Opgave 1: Vertaal de zin "Bij toepassing van deze regels wordt als volgt gemeten:" uit de brontekst over de wijze van meten naar het Engels.
Opgave 2: Druk uit de vermeldingen woordelijk de regels af, te beginnen bij de regel met "In terms of" en eindigend bij de regel met "Answer: [54,22] →", beide inbegrepen.

Brontekst:
##############################
Artikel 2 Wijze Van Meten
Bij toepassing van deze regels wordt als volgt gemeten:
2.1 de tiphoogte van een windturbine:
vanaf het peil tot het maximale hoogste punt dat de wiek kan bereiken;
2.2 de dakhelling:
langs het dakvlak ten opzichte van het horizontale vlak;
2.3 de bouwhoogte van een bouwwerk
vanaf het peil tot het hoogste punt van een gebouw of van een bouwwerk, geen gebouw zijnde, met uitzondering van ondergeschikte bouwonderdelen, zoals schoorstenen, antennes en naar de aard daarmee gelijk te stellen bouwonderdelen;
2.4 de goothoogte van een bouwwerk
vanaf het peil tot aan de bovenkant van de goot c.q. de druiplijn, het boeiboord, of een daarmee gelijk te stellen constructiedeel; ondergeschikte bouwdelen worden hierbij buiten beschouwing gelaten;
2.5 de inhoud van een bouwwerk
tussen de onderzijde van de begane grondvloer, de buitenzijde van de gevels (en/of het hart van de scheidingsmuren) en de buitenzijde van daken en dakkapellen;
Ruimten, zoals kelders en kruip- en soortgelijke ruimten, onder de onderzijde van de begane grondvloer - en tussen de buitenzijde van de gevels en/of het hart van de scheidingsmuren - worden niet meegerekend bij de inhoud van een bouwwerk, tenzij:
- a. de onderzijde van de begane grondvloer op meer dan 0,3 meter boven peil is gelegen, of;
- b. de kelder aan de buitenzijde een directe toegang heeft.
##############################
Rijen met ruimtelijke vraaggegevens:
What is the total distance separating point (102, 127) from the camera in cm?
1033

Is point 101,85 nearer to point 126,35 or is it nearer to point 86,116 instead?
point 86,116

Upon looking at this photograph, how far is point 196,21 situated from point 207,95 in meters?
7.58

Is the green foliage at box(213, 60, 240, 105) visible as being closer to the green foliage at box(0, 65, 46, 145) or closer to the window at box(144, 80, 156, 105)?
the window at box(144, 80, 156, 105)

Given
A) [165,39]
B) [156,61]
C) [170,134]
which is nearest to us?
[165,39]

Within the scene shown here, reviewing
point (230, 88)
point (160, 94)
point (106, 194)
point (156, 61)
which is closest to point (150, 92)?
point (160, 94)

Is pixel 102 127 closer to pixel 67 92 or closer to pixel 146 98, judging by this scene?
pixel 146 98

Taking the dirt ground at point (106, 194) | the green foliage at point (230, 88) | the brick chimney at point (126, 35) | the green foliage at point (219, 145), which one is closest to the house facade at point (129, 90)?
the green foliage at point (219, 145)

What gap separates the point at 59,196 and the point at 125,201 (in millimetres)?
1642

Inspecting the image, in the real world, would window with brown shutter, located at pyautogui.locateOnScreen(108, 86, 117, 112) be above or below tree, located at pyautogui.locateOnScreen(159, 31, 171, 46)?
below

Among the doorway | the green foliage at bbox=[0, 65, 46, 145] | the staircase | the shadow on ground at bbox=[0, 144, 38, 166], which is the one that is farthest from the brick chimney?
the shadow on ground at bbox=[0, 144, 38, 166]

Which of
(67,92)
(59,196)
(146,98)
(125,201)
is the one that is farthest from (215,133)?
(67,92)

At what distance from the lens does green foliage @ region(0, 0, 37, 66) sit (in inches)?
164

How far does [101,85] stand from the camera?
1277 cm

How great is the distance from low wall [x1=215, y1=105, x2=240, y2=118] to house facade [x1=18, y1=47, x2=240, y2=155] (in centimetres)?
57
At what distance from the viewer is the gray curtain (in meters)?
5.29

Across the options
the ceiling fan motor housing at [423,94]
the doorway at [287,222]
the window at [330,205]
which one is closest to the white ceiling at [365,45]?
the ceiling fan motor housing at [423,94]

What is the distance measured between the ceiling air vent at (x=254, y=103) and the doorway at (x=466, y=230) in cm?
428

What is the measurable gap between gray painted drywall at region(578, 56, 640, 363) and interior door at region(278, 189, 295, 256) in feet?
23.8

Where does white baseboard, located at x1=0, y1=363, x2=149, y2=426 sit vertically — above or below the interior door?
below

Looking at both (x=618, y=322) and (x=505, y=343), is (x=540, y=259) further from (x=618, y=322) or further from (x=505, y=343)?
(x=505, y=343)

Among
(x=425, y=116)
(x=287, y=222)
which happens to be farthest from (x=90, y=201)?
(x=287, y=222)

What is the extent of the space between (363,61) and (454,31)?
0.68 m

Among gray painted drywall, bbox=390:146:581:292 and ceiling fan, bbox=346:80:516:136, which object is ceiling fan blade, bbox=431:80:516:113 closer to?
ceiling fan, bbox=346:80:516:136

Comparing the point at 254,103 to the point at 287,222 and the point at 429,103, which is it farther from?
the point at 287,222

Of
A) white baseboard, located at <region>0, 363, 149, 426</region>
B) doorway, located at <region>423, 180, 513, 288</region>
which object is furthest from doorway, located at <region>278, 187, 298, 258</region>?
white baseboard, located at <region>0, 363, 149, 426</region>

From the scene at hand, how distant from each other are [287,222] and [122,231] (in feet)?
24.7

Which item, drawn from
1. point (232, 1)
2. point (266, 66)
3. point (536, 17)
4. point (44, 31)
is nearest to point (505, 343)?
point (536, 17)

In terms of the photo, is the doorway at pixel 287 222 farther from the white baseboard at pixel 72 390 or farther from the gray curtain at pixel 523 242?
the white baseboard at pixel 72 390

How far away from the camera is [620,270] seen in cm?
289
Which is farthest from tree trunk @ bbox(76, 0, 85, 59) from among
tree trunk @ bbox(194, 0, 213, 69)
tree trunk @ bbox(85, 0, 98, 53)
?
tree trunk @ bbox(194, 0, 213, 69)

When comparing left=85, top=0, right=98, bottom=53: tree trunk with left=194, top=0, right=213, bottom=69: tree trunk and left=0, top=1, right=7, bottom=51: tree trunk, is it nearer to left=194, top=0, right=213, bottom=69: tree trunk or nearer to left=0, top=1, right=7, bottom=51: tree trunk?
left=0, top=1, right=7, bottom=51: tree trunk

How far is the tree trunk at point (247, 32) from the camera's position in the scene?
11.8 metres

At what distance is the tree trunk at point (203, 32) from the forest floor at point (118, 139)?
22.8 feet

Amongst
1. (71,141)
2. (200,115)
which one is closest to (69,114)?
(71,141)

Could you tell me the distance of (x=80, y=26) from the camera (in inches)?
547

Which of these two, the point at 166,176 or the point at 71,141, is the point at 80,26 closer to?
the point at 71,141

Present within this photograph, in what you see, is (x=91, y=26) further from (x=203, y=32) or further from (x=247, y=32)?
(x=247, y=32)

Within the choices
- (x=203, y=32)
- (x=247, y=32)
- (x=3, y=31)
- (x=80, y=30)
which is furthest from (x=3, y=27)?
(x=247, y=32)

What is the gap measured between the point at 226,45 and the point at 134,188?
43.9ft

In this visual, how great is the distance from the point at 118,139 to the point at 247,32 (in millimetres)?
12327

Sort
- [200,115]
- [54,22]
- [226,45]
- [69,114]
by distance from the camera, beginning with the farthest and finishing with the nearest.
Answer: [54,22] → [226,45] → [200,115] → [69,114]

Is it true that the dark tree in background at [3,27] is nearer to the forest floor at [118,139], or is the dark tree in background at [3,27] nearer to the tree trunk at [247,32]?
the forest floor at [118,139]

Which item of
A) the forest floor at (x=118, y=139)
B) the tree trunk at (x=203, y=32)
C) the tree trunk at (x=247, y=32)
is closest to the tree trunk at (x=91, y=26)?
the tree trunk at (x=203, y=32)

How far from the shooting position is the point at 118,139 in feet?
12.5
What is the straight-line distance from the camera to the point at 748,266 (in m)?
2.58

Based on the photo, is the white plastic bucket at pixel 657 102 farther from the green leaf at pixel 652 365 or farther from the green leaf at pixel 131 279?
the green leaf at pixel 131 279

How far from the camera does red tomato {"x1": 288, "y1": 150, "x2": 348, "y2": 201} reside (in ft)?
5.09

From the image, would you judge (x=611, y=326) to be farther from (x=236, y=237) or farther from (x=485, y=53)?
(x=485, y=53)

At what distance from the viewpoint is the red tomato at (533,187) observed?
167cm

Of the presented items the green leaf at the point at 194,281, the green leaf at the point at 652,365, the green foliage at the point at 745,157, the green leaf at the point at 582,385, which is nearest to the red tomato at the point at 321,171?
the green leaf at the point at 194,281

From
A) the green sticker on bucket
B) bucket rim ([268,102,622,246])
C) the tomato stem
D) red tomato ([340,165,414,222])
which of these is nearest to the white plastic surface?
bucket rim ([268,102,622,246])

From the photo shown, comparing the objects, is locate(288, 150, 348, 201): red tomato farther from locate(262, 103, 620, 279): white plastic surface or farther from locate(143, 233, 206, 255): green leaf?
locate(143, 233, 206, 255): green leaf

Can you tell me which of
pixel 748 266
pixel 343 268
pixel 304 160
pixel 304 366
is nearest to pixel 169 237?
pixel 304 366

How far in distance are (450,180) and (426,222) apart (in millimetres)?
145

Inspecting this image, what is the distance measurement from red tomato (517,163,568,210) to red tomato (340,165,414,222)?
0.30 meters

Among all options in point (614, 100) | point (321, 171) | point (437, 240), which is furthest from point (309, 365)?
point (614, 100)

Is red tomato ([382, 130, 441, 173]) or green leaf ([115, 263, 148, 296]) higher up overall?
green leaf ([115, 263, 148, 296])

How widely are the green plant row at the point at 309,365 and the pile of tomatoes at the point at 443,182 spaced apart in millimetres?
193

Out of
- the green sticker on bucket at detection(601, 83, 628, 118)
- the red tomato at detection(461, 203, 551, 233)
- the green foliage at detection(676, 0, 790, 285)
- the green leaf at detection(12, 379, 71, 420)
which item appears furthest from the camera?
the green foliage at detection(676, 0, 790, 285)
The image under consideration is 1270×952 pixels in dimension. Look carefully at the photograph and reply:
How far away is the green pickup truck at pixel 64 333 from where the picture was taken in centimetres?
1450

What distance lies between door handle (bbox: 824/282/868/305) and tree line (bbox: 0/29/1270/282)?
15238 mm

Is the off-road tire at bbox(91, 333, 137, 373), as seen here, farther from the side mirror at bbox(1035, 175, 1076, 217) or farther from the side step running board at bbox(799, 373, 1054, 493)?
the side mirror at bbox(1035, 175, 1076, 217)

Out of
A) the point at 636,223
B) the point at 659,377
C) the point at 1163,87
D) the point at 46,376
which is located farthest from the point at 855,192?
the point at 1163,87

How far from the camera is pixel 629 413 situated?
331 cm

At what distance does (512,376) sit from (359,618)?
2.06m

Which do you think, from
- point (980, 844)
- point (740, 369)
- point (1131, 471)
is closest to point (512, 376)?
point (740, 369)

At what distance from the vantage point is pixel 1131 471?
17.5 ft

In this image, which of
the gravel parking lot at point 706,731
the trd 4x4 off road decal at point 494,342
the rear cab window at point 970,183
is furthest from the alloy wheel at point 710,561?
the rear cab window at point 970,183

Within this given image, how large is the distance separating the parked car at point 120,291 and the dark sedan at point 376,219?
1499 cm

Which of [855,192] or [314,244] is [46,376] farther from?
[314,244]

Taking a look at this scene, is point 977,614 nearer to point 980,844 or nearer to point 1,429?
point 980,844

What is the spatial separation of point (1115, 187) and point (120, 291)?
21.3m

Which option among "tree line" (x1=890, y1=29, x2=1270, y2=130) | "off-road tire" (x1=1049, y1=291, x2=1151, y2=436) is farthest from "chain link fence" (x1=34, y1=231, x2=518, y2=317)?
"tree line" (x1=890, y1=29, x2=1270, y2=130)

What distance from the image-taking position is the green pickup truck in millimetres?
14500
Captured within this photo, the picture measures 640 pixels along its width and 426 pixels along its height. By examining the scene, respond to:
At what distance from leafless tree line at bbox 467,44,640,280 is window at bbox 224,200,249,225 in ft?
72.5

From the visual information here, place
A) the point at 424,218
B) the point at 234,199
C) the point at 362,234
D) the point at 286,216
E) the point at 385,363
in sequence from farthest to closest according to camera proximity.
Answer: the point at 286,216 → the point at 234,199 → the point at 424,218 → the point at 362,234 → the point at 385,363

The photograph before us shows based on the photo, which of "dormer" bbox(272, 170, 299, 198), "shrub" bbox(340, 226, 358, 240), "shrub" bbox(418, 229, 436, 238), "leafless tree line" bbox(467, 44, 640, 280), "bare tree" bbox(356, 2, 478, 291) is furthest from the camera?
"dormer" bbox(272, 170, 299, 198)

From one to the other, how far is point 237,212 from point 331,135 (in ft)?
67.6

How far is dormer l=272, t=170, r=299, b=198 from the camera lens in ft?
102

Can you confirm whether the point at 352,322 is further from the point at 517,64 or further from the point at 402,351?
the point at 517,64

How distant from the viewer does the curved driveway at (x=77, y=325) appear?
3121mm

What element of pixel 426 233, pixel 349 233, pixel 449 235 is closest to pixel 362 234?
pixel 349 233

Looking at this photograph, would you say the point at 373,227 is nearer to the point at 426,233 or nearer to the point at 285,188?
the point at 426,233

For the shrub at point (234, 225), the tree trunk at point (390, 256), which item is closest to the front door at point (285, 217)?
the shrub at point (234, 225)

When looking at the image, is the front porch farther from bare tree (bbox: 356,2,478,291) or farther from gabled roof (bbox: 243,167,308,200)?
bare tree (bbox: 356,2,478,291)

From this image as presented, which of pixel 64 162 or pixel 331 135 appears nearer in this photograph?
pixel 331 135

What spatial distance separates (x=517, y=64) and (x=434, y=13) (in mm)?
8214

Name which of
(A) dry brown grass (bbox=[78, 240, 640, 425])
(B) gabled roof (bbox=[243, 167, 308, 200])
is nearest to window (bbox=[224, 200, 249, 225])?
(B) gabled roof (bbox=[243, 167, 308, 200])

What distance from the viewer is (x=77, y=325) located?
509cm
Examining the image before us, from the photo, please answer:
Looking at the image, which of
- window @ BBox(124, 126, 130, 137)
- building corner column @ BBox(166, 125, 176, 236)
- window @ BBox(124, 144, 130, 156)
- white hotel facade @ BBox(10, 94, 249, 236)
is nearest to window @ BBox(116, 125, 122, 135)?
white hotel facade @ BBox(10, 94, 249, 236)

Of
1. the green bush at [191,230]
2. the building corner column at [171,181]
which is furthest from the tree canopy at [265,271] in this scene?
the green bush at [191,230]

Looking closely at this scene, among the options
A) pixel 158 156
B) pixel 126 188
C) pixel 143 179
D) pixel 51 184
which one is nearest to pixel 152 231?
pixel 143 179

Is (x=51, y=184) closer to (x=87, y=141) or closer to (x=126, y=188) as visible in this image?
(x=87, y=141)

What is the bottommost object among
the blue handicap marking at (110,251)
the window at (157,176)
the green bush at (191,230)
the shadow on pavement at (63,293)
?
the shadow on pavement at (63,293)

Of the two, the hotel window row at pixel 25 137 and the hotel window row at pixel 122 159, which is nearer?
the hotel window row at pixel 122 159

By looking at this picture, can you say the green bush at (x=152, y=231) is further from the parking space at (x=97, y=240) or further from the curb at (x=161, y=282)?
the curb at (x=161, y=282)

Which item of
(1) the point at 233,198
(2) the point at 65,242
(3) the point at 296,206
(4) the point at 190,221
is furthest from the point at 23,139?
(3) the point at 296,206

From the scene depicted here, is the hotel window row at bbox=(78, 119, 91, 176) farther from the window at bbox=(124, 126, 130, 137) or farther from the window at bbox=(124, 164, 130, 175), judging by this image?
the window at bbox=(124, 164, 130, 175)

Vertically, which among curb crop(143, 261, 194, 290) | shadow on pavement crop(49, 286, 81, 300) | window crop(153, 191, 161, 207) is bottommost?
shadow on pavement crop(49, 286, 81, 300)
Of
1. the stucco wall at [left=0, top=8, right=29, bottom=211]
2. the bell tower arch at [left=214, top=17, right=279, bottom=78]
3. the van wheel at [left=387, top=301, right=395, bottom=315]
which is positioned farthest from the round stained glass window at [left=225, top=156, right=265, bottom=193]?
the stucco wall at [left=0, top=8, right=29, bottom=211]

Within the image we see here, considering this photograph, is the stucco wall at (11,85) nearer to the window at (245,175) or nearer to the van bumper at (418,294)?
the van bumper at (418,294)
##############################
Juist resultaat 1: When applying these rules, measurements are taken as follows:

Juist resultaat 2:
In terms of the photo, is the doorway at pixel 287 222 farther from the white baseboard at pixel 72 390 or farther from the gray curtain at pixel 523 242?
the white baseboard at pixel 72 390

How far away from the camera is [620,270] seen in cm?
289
Which is farthest from tree trunk @ bbox(76, 0, 85, 59) from among
tree trunk @ bbox(194, 0, 213, 69)
tree trunk @ bbox(85, 0, 98, 53)
?
tree trunk @ bbox(194, 0, 213, 69)

When comparing left=85, top=0, right=98, bottom=53: tree trunk with left=194, top=0, right=213, bottom=69: tree trunk and left=0, top=1, right=7, bottom=51: tree trunk, is it nearer to left=194, top=0, right=213, bottom=69: tree trunk or nearer to left=0, top=1, right=7, bottom=51: tree trunk?
left=0, top=1, right=7, bottom=51: tree trunk

How far is the tree trunk at point (247, 32) from the camera's position in the scene?
11.8 metres

At what distance is the tree trunk at point (203, 32) from the forest floor at point (118, 139)?
22.8 feet

Amongst
1. (71,141)
2. (200,115)
which one is closest to (69,114)?
(71,141)

Could you tell me the distance of (x=80, y=26) from the camera (in inches)?
547

Which of these two, the point at 166,176 or the point at 71,141, is the point at 80,26 closer to?
the point at 71,141

Present within this photograph, in what you see, is (x=91, y=26) further from (x=203, y=32) or further from (x=247, y=32)?
(x=247, y=32)

Within the choices
- (x=203, y=32)
- (x=247, y=32)
- (x=3, y=31)
- (x=80, y=30)
which is furthest from (x=3, y=27)?
(x=247, y=32)

What is the gap measured between the point at 226,45 and the point at 134,188?
43.9ft

In this visual, how great is the distance from the point at 118,139 to the point at 247,32 (in millimetres)?
12327

Sort
- [200,115]
- [54,22]
- [226,45]
- [69,114]
by distance from the camera, beginning with the farthest and finishing with the nearest.
Answer: [54,22] → [226,45] → [200,115] → [69,114]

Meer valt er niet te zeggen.